Again, I might be making too much of it. But it didn’t seem like a coincidence, to me at least, that there was this rush to the exits. It also happened to line up with something Mike McCarthy had relayed a few hours earlier, in his hotel suite, a couple of tennis courts away from those fields.
“This CBA thing is real … I always focus and work with a very high level of urgency because I know how much time I used to have [as a younger coach],” he says, leaning back. “The 11-hour workday is real. We start at 7:30, we go to 6:29. That’s because we’re totally in tune with the opportunity we have with what it takes to prepare. We come out [to California] for a reason. Your family’s out there on vacation for a reason. The weather is phenomenal, the training environment is to maximize this opportunity to get the team ready.

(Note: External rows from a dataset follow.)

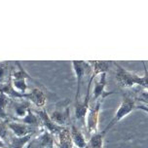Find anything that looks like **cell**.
<instances>
[{
    "instance_id": "18",
    "label": "cell",
    "mask_w": 148,
    "mask_h": 148,
    "mask_svg": "<svg viewBox=\"0 0 148 148\" xmlns=\"http://www.w3.org/2000/svg\"><path fill=\"white\" fill-rule=\"evenodd\" d=\"M11 74L12 66L10 64V62L7 60L0 62V85L11 80Z\"/></svg>"
},
{
    "instance_id": "4",
    "label": "cell",
    "mask_w": 148,
    "mask_h": 148,
    "mask_svg": "<svg viewBox=\"0 0 148 148\" xmlns=\"http://www.w3.org/2000/svg\"><path fill=\"white\" fill-rule=\"evenodd\" d=\"M16 64L18 66V69L16 70L12 66V74H11V81L12 85L18 92L22 95L27 94L26 90L28 89V86L26 84V79L31 78L27 73L25 72V70L23 69V66L21 65V63L18 62H16Z\"/></svg>"
},
{
    "instance_id": "23",
    "label": "cell",
    "mask_w": 148,
    "mask_h": 148,
    "mask_svg": "<svg viewBox=\"0 0 148 148\" xmlns=\"http://www.w3.org/2000/svg\"><path fill=\"white\" fill-rule=\"evenodd\" d=\"M136 108H139V109H142L144 111L148 112V105H138V106H136Z\"/></svg>"
},
{
    "instance_id": "10",
    "label": "cell",
    "mask_w": 148,
    "mask_h": 148,
    "mask_svg": "<svg viewBox=\"0 0 148 148\" xmlns=\"http://www.w3.org/2000/svg\"><path fill=\"white\" fill-rule=\"evenodd\" d=\"M105 85H106V73H101L95 78V87L91 101L97 102L99 100H102L111 94V92H105Z\"/></svg>"
},
{
    "instance_id": "11",
    "label": "cell",
    "mask_w": 148,
    "mask_h": 148,
    "mask_svg": "<svg viewBox=\"0 0 148 148\" xmlns=\"http://www.w3.org/2000/svg\"><path fill=\"white\" fill-rule=\"evenodd\" d=\"M35 113L38 115V117L40 118L41 125L44 127L46 131L51 133L53 136H58L59 134L60 133V131L64 128V127H60L59 125H57L55 122H53L52 119L50 118V115L47 113L46 110L43 109V108H41V109H39V110H36Z\"/></svg>"
},
{
    "instance_id": "7",
    "label": "cell",
    "mask_w": 148,
    "mask_h": 148,
    "mask_svg": "<svg viewBox=\"0 0 148 148\" xmlns=\"http://www.w3.org/2000/svg\"><path fill=\"white\" fill-rule=\"evenodd\" d=\"M7 126L9 131H11L14 134V136L18 137H23L26 136H30V134L34 136V134H38L39 132L43 131L40 128H34V127L26 125L25 123L13 120L7 121Z\"/></svg>"
},
{
    "instance_id": "21",
    "label": "cell",
    "mask_w": 148,
    "mask_h": 148,
    "mask_svg": "<svg viewBox=\"0 0 148 148\" xmlns=\"http://www.w3.org/2000/svg\"><path fill=\"white\" fill-rule=\"evenodd\" d=\"M8 126H7V122H4V121L0 120V138L3 141L7 142V139L9 140V134H8ZM8 143V142H7Z\"/></svg>"
},
{
    "instance_id": "12",
    "label": "cell",
    "mask_w": 148,
    "mask_h": 148,
    "mask_svg": "<svg viewBox=\"0 0 148 148\" xmlns=\"http://www.w3.org/2000/svg\"><path fill=\"white\" fill-rule=\"evenodd\" d=\"M90 94L87 92V96L83 101L77 100L75 103V119L82 125H86V116L90 108Z\"/></svg>"
},
{
    "instance_id": "16",
    "label": "cell",
    "mask_w": 148,
    "mask_h": 148,
    "mask_svg": "<svg viewBox=\"0 0 148 148\" xmlns=\"http://www.w3.org/2000/svg\"><path fill=\"white\" fill-rule=\"evenodd\" d=\"M58 146L59 148H74L70 131L65 127L60 131V133L58 136Z\"/></svg>"
},
{
    "instance_id": "25",
    "label": "cell",
    "mask_w": 148,
    "mask_h": 148,
    "mask_svg": "<svg viewBox=\"0 0 148 148\" xmlns=\"http://www.w3.org/2000/svg\"><path fill=\"white\" fill-rule=\"evenodd\" d=\"M74 148H76V147H74ZM85 148H90V147L88 146V145H87V147H85Z\"/></svg>"
},
{
    "instance_id": "22",
    "label": "cell",
    "mask_w": 148,
    "mask_h": 148,
    "mask_svg": "<svg viewBox=\"0 0 148 148\" xmlns=\"http://www.w3.org/2000/svg\"><path fill=\"white\" fill-rule=\"evenodd\" d=\"M0 148H8V143L0 138Z\"/></svg>"
},
{
    "instance_id": "3",
    "label": "cell",
    "mask_w": 148,
    "mask_h": 148,
    "mask_svg": "<svg viewBox=\"0 0 148 148\" xmlns=\"http://www.w3.org/2000/svg\"><path fill=\"white\" fill-rule=\"evenodd\" d=\"M50 118L53 122L60 127H64L67 125L70 120V113H69V100L65 99L59 101L54 108V111L51 113Z\"/></svg>"
},
{
    "instance_id": "15",
    "label": "cell",
    "mask_w": 148,
    "mask_h": 148,
    "mask_svg": "<svg viewBox=\"0 0 148 148\" xmlns=\"http://www.w3.org/2000/svg\"><path fill=\"white\" fill-rule=\"evenodd\" d=\"M70 134H71V138H72L73 144L75 145L76 148H85L87 147V143L84 134L81 133V131L76 128V126L74 124H70Z\"/></svg>"
},
{
    "instance_id": "6",
    "label": "cell",
    "mask_w": 148,
    "mask_h": 148,
    "mask_svg": "<svg viewBox=\"0 0 148 148\" xmlns=\"http://www.w3.org/2000/svg\"><path fill=\"white\" fill-rule=\"evenodd\" d=\"M134 100H136L134 97H131L130 95L123 97L122 103H121V105L119 106L117 112H116L115 116L112 119V121H111V122L108 124V126L104 129V131H103L104 133H106L108 130L111 129L113 126H114V124L119 122L121 119H123L126 115H128L129 113L136 107V101H134Z\"/></svg>"
},
{
    "instance_id": "2",
    "label": "cell",
    "mask_w": 148,
    "mask_h": 148,
    "mask_svg": "<svg viewBox=\"0 0 148 148\" xmlns=\"http://www.w3.org/2000/svg\"><path fill=\"white\" fill-rule=\"evenodd\" d=\"M31 110V102L26 99H13L8 110L9 119L21 122Z\"/></svg>"
},
{
    "instance_id": "1",
    "label": "cell",
    "mask_w": 148,
    "mask_h": 148,
    "mask_svg": "<svg viewBox=\"0 0 148 148\" xmlns=\"http://www.w3.org/2000/svg\"><path fill=\"white\" fill-rule=\"evenodd\" d=\"M116 67L118 68L116 79H117L118 85L122 88H131V87L137 86L143 89H148V72L145 71V75L143 77H139L136 74L129 72L121 67L120 65L115 63Z\"/></svg>"
},
{
    "instance_id": "24",
    "label": "cell",
    "mask_w": 148,
    "mask_h": 148,
    "mask_svg": "<svg viewBox=\"0 0 148 148\" xmlns=\"http://www.w3.org/2000/svg\"><path fill=\"white\" fill-rule=\"evenodd\" d=\"M25 148H30V145H29V143H28L27 145H26V146H25Z\"/></svg>"
},
{
    "instance_id": "9",
    "label": "cell",
    "mask_w": 148,
    "mask_h": 148,
    "mask_svg": "<svg viewBox=\"0 0 148 148\" xmlns=\"http://www.w3.org/2000/svg\"><path fill=\"white\" fill-rule=\"evenodd\" d=\"M55 136L43 130L39 136L31 139L29 145L30 148H55Z\"/></svg>"
},
{
    "instance_id": "19",
    "label": "cell",
    "mask_w": 148,
    "mask_h": 148,
    "mask_svg": "<svg viewBox=\"0 0 148 148\" xmlns=\"http://www.w3.org/2000/svg\"><path fill=\"white\" fill-rule=\"evenodd\" d=\"M111 62H92V67H94V72L91 76V80H94L97 75L101 73H106L108 68L110 66Z\"/></svg>"
},
{
    "instance_id": "8",
    "label": "cell",
    "mask_w": 148,
    "mask_h": 148,
    "mask_svg": "<svg viewBox=\"0 0 148 148\" xmlns=\"http://www.w3.org/2000/svg\"><path fill=\"white\" fill-rule=\"evenodd\" d=\"M101 104V100H99L92 106H90L89 111L86 116V129L88 133L94 134L97 133V123H99V108Z\"/></svg>"
},
{
    "instance_id": "17",
    "label": "cell",
    "mask_w": 148,
    "mask_h": 148,
    "mask_svg": "<svg viewBox=\"0 0 148 148\" xmlns=\"http://www.w3.org/2000/svg\"><path fill=\"white\" fill-rule=\"evenodd\" d=\"M33 138V136H26L23 137L11 136L8 140V148H25Z\"/></svg>"
},
{
    "instance_id": "20",
    "label": "cell",
    "mask_w": 148,
    "mask_h": 148,
    "mask_svg": "<svg viewBox=\"0 0 148 148\" xmlns=\"http://www.w3.org/2000/svg\"><path fill=\"white\" fill-rule=\"evenodd\" d=\"M106 133L101 132V133H96L91 136V138L88 142V146L90 148H102V141H103V136Z\"/></svg>"
},
{
    "instance_id": "14",
    "label": "cell",
    "mask_w": 148,
    "mask_h": 148,
    "mask_svg": "<svg viewBox=\"0 0 148 148\" xmlns=\"http://www.w3.org/2000/svg\"><path fill=\"white\" fill-rule=\"evenodd\" d=\"M12 97H10L7 95L0 92V120L7 122L9 121V115H8V110L11 104Z\"/></svg>"
},
{
    "instance_id": "13",
    "label": "cell",
    "mask_w": 148,
    "mask_h": 148,
    "mask_svg": "<svg viewBox=\"0 0 148 148\" xmlns=\"http://www.w3.org/2000/svg\"><path fill=\"white\" fill-rule=\"evenodd\" d=\"M26 99H28L31 103L35 104L37 107L43 108L46 103L47 97L45 92L39 88H32L29 92H27Z\"/></svg>"
},
{
    "instance_id": "5",
    "label": "cell",
    "mask_w": 148,
    "mask_h": 148,
    "mask_svg": "<svg viewBox=\"0 0 148 148\" xmlns=\"http://www.w3.org/2000/svg\"><path fill=\"white\" fill-rule=\"evenodd\" d=\"M74 72L76 74V79H77V91H76V97L75 101L78 100L80 96V88L83 77L86 75H92L94 72V67H92V62H83V60H73L72 62Z\"/></svg>"
}]
</instances>
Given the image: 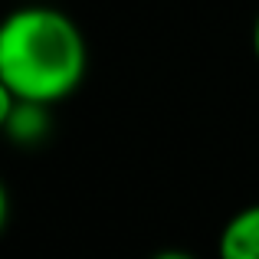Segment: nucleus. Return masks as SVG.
Wrapping results in <instances>:
<instances>
[{"instance_id":"5","label":"nucleus","mask_w":259,"mask_h":259,"mask_svg":"<svg viewBox=\"0 0 259 259\" xmlns=\"http://www.w3.org/2000/svg\"><path fill=\"white\" fill-rule=\"evenodd\" d=\"M7 213H10V200H7V187H4V181H0V233H4V227H7Z\"/></svg>"},{"instance_id":"1","label":"nucleus","mask_w":259,"mask_h":259,"mask_svg":"<svg viewBox=\"0 0 259 259\" xmlns=\"http://www.w3.org/2000/svg\"><path fill=\"white\" fill-rule=\"evenodd\" d=\"M85 66V36L63 10L20 7L0 20V79L17 99L63 102L82 85Z\"/></svg>"},{"instance_id":"6","label":"nucleus","mask_w":259,"mask_h":259,"mask_svg":"<svg viewBox=\"0 0 259 259\" xmlns=\"http://www.w3.org/2000/svg\"><path fill=\"white\" fill-rule=\"evenodd\" d=\"M151 259H197L194 253H184V249H161V253H154Z\"/></svg>"},{"instance_id":"2","label":"nucleus","mask_w":259,"mask_h":259,"mask_svg":"<svg viewBox=\"0 0 259 259\" xmlns=\"http://www.w3.org/2000/svg\"><path fill=\"white\" fill-rule=\"evenodd\" d=\"M4 135L13 141V145H23V148L39 145V141L50 135V105L17 99L13 108H10V115H7Z\"/></svg>"},{"instance_id":"3","label":"nucleus","mask_w":259,"mask_h":259,"mask_svg":"<svg viewBox=\"0 0 259 259\" xmlns=\"http://www.w3.org/2000/svg\"><path fill=\"white\" fill-rule=\"evenodd\" d=\"M220 259H259V203L240 210L223 227Z\"/></svg>"},{"instance_id":"4","label":"nucleus","mask_w":259,"mask_h":259,"mask_svg":"<svg viewBox=\"0 0 259 259\" xmlns=\"http://www.w3.org/2000/svg\"><path fill=\"white\" fill-rule=\"evenodd\" d=\"M13 102H17V95H13L10 89L4 85V79H0V132H4V125H7V115H10Z\"/></svg>"},{"instance_id":"7","label":"nucleus","mask_w":259,"mask_h":259,"mask_svg":"<svg viewBox=\"0 0 259 259\" xmlns=\"http://www.w3.org/2000/svg\"><path fill=\"white\" fill-rule=\"evenodd\" d=\"M253 53H256V59H259V17H256V26H253Z\"/></svg>"}]
</instances>
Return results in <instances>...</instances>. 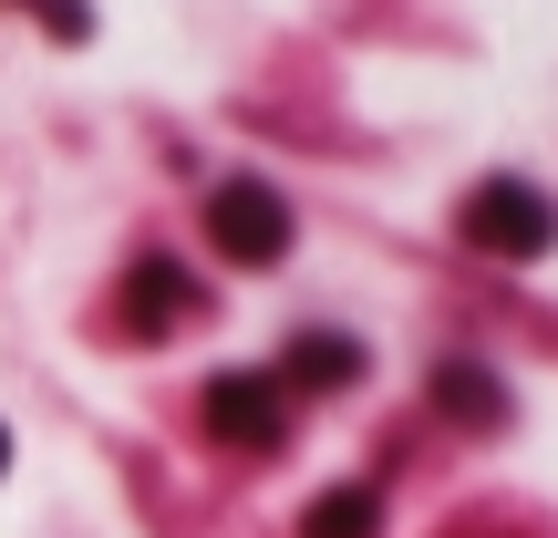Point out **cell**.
Returning a JSON list of instances; mask_svg holds the SVG:
<instances>
[{
  "label": "cell",
  "instance_id": "6da1fadb",
  "mask_svg": "<svg viewBox=\"0 0 558 538\" xmlns=\"http://www.w3.org/2000/svg\"><path fill=\"white\" fill-rule=\"evenodd\" d=\"M207 249H228L239 270H269L290 249V198L269 177H218L207 187Z\"/></svg>",
  "mask_w": 558,
  "mask_h": 538
},
{
  "label": "cell",
  "instance_id": "9c48e42d",
  "mask_svg": "<svg viewBox=\"0 0 558 538\" xmlns=\"http://www.w3.org/2000/svg\"><path fill=\"white\" fill-rule=\"evenodd\" d=\"M0 477H11V435H0Z\"/></svg>",
  "mask_w": 558,
  "mask_h": 538
},
{
  "label": "cell",
  "instance_id": "5b68a950",
  "mask_svg": "<svg viewBox=\"0 0 558 538\" xmlns=\"http://www.w3.org/2000/svg\"><path fill=\"white\" fill-rule=\"evenodd\" d=\"M341 383H362V342H352V332H300V342H290V383H279V394H341Z\"/></svg>",
  "mask_w": 558,
  "mask_h": 538
},
{
  "label": "cell",
  "instance_id": "ba28073f",
  "mask_svg": "<svg viewBox=\"0 0 558 538\" xmlns=\"http://www.w3.org/2000/svg\"><path fill=\"white\" fill-rule=\"evenodd\" d=\"M52 32H62V41H83V32H94V11H83V0H52Z\"/></svg>",
  "mask_w": 558,
  "mask_h": 538
},
{
  "label": "cell",
  "instance_id": "52a82bcc",
  "mask_svg": "<svg viewBox=\"0 0 558 538\" xmlns=\"http://www.w3.org/2000/svg\"><path fill=\"white\" fill-rule=\"evenodd\" d=\"M435 404H445V415H465V425H507V383L486 373V362H445V373H435Z\"/></svg>",
  "mask_w": 558,
  "mask_h": 538
},
{
  "label": "cell",
  "instance_id": "8992f818",
  "mask_svg": "<svg viewBox=\"0 0 558 538\" xmlns=\"http://www.w3.org/2000/svg\"><path fill=\"white\" fill-rule=\"evenodd\" d=\"M300 538H383V498H373V487H320L311 518H300Z\"/></svg>",
  "mask_w": 558,
  "mask_h": 538
},
{
  "label": "cell",
  "instance_id": "7a4b0ae2",
  "mask_svg": "<svg viewBox=\"0 0 558 538\" xmlns=\"http://www.w3.org/2000/svg\"><path fill=\"white\" fill-rule=\"evenodd\" d=\"M548 239H558V207L527 177H486L465 198V249H486V260H548Z\"/></svg>",
  "mask_w": 558,
  "mask_h": 538
},
{
  "label": "cell",
  "instance_id": "277c9868",
  "mask_svg": "<svg viewBox=\"0 0 558 538\" xmlns=\"http://www.w3.org/2000/svg\"><path fill=\"white\" fill-rule=\"evenodd\" d=\"M197 311H207V290H197V279H186L177 260H135V270H124V332H135V342L186 332Z\"/></svg>",
  "mask_w": 558,
  "mask_h": 538
},
{
  "label": "cell",
  "instance_id": "3957f363",
  "mask_svg": "<svg viewBox=\"0 0 558 538\" xmlns=\"http://www.w3.org/2000/svg\"><path fill=\"white\" fill-rule=\"evenodd\" d=\"M197 425L218 445H239V456H269V445L290 435V394H279V373H207Z\"/></svg>",
  "mask_w": 558,
  "mask_h": 538
}]
</instances>
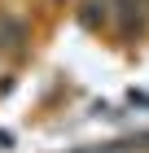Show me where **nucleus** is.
I'll return each instance as SVG.
<instances>
[{"instance_id": "obj_1", "label": "nucleus", "mask_w": 149, "mask_h": 153, "mask_svg": "<svg viewBox=\"0 0 149 153\" xmlns=\"http://www.w3.org/2000/svg\"><path fill=\"white\" fill-rule=\"evenodd\" d=\"M83 153H114V149H83Z\"/></svg>"}]
</instances>
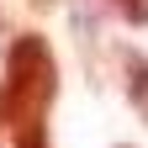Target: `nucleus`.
<instances>
[{
    "label": "nucleus",
    "mask_w": 148,
    "mask_h": 148,
    "mask_svg": "<svg viewBox=\"0 0 148 148\" xmlns=\"http://www.w3.org/2000/svg\"><path fill=\"white\" fill-rule=\"evenodd\" d=\"M122 74H127V79H122V90H127V101H132V111L148 122V58L127 48V53H122Z\"/></svg>",
    "instance_id": "nucleus-2"
},
{
    "label": "nucleus",
    "mask_w": 148,
    "mask_h": 148,
    "mask_svg": "<svg viewBox=\"0 0 148 148\" xmlns=\"http://www.w3.org/2000/svg\"><path fill=\"white\" fill-rule=\"evenodd\" d=\"M16 148H48V127H37V132H16Z\"/></svg>",
    "instance_id": "nucleus-4"
},
{
    "label": "nucleus",
    "mask_w": 148,
    "mask_h": 148,
    "mask_svg": "<svg viewBox=\"0 0 148 148\" xmlns=\"http://www.w3.org/2000/svg\"><path fill=\"white\" fill-rule=\"evenodd\" d=\"M53 95H58V58H53L42 32H21L5 53V79H0V116L11 132L48 127Z\"/></svg>",
    "instance_id": "nucleus-1"
},
{
    "label": "nucleus",
    "mask_w": 148,
    "mask_h": 148,
    "mask_svg": "<svg viewBox=\"0 0 148 148\" xmlns=\"http://www.w3.org/2000/svg\"><path fill=\"white\" fill-rule=\"evenodd\" d=\"M116 148H132V143H116Z\"/></svg>",
    "instance_id": "nucleus-6"
},
{
    "label": "nucleus",
    "mask_w": 148,
    "mask_h": 148,
    "mask_svg": "<svg viewBox=\"0 0 148 148\" xmlns=\"http://www.w3.org/2000/svg\"><path fill=\"white\" fill-rule=\"evenodd\" d=\"M0 138H5V116H0Z\"/></svg>",
    "instance_id": "nucleus-5"
},
{
    "label": "nucleus",
    "mask_w": 148,
    "mask_h": 148,
    "mask_svg": "<svg viewBox=\"0 0 148 148\" xmlns=\"http://www.w3.org/2000/svg\"><path fill=\"white\" fill-rule=\"evenodd\" d=\"M127 27H148V0H106Z\"/></svg>",
    "instance_id": "nucleus-3"
}]
</instances>
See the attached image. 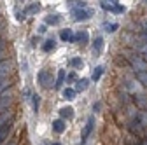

“It really makes you focus. It gives you a chance.”
Here’s something else that’s real—these Cowboys know that the chance they have in 2024, if things go the wrong way, may be the last one for this group, as presently constituted. That is in large part because two of the team’s three best players are in contract years, and one of them isn’t at camp as he seeks a big payday. The third of those guys is eligible now for a second contract for the first time. Adding to it is that McCarthy is going into the final year of his deal, a circumstance NFL teams routinely try to avoid with head coaches.
So where the focus is intense, by design and by circumstance, the sense of urgency is, too.
The Cowboys think this is their time. It feels like, in a lot of ways, it better be.
Accordingly, they’re not wasting a minute.